Davalı vekili, davacılara ihbarname gönderildiğini, davacı asillerin sermaye koyma borcunu yerine getirmediğini, eksiksiz ve tam bir ödeme yapmadığını, sermaye koyma borcunun temerrüt faizinin de ödenmesinin gerektiğini, ödenmediği takdirde ıskat kararı alınabileceğini, Kadıköy 2. Asliye Ticaret Mahkemesi"nin 2007/184 Esas, 2012/753 Karar sayılı kararın davacıya sermaye koyma borcundan kurtarmayacağını savunarak davanın reddini talep etmiştir.
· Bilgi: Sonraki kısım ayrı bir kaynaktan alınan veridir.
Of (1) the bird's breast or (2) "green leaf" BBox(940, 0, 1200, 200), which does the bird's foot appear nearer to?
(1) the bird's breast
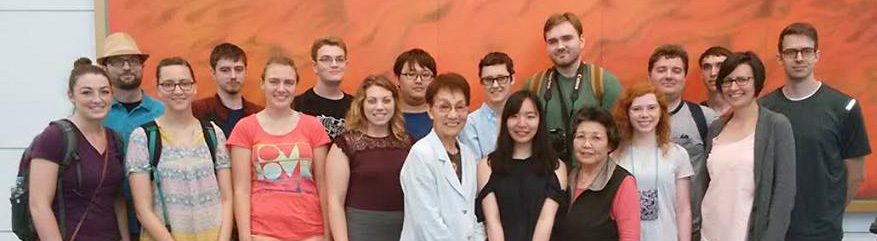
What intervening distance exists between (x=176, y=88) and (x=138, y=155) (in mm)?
323

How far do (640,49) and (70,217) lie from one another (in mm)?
3267

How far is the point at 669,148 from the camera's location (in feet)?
10.1

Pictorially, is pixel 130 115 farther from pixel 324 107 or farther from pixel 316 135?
pixel 316 135

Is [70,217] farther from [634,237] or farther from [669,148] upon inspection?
[669,148]

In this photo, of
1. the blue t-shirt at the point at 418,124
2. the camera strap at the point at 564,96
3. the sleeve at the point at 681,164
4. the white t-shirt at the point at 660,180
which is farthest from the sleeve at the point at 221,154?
the sleeve at the point at 681,164

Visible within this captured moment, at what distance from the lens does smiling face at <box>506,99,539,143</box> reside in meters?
2.88

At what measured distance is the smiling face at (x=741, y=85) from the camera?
9.98ft

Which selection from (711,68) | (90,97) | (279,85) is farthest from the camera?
(711,68)

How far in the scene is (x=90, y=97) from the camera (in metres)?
2.82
İlk Derece Mahkemesince iddia, savunma ve tüm dosya kapsamına göre; ortaklık devam ettiği sürece borcun zamanaşımına uğramayacağı, eşit işlem ilkesine uygun olarak kararın alındığı, TTK 482 gereği temerrüt faizinin de ödenmesi gerektiği, alınan kararın usul ve yasaya uygun olduğu gerekçesiyle davanın reddine karar verilmiş; bu karara karşı davacı vekili istinaf isteminde bulunmuştur.
Bölge Adliye Mahkemesince uyulan bozma ilamına göre, mahkeme kararının gerekçesinde dayanılan delillerin tartışılıp, değerlendirilmesinde usul ve yasaya aykırı bir yön bulunmamasına göre mahkeme kararı usul ve yasaya uygun olduğundan davacılar vekilinin istinaf başvurusunun 6100 sayılı HMK"nın 353/1-b1 maddesi gereğince esastan reddine karar verilmiştir.
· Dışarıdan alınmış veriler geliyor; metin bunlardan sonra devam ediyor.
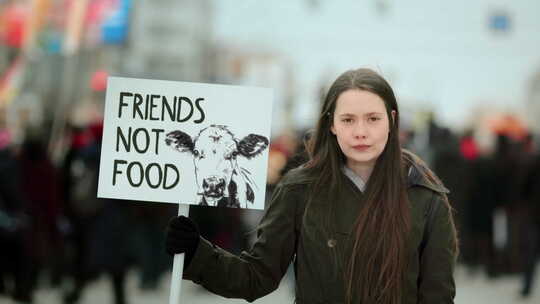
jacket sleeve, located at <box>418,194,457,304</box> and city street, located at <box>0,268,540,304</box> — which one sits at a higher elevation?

Kararı davacıların hisse temsil kayyımı ... vekili temyiz etmiştir.
1- 6100 sayılı HMK"nın 373. maddesinin 1. bendi "Yargıtay ilgili dairesinin tamamen veya kısmen bozma kararı, başvurunun bölge adliye mahkemesi tarafından esastan reddi kararına ilişkin ise bölge adliye mahkemesi kararı kaldırılarak dosya, kararı veren İlk Derece Mahkemesine veya uygun görülecek diğer bir İlk Derece Mahkemesine, kararın bir örneği de bölge adliye mahkemesine gönderilir." 2. bendi "Bölge Adliye Mahkemesinin düzelterek veya yeniden esas hakkında verdiği karar Yargıtayca tamamen veya kısmen bozulduğu takdirde dosya, kararı veren bölge adliye mahkemesi veya uygun görülen diğer bir Bölge Adliye Mahkemesine gönderilir." şeklinde düzenlenmiş olup, Dairemizin yerleşik uygulamalarına göre Bölge Adliye Mahkemesinin, İlk Derece Mahkemesi kararını kaldırıp yeniden esas hakkında karar vermesi ve Bölge Adliye Mahkemesi kararının Yargıtay"ca bozulması halinde bozmaya karşı gerek direnme, gerekse bozmaya uyarak yeniden karar verme hak ve yetkisi Bölge Adliye Mahkemesine aittir. Bölge Adliye Mahkemesi"nin hüküm mahkemesi sıfatıyla verdiği yeniden esas hakkındaki karar sonrasında HMK"nın 360. maddesinin atfıyla ilk derece mahkemelerinde uygulanan yargılama usulüne göre yargılama yapıp öncelikle Yargıtay bozma kararına karşı HMK"nın 373/3. maddesi gereğince uyma veya direnme konusunda bir karar verir; bu kararı yine hüküm mahkemesi sıfatıyla vermektedir. Bozmaya uyduğu takdirde artık yargılamaya hüküm mahkemesi sıfatıyla devam etmekte olduğundan bozma kararına uygun olarak yeniden esas hakkında karar vermelidir.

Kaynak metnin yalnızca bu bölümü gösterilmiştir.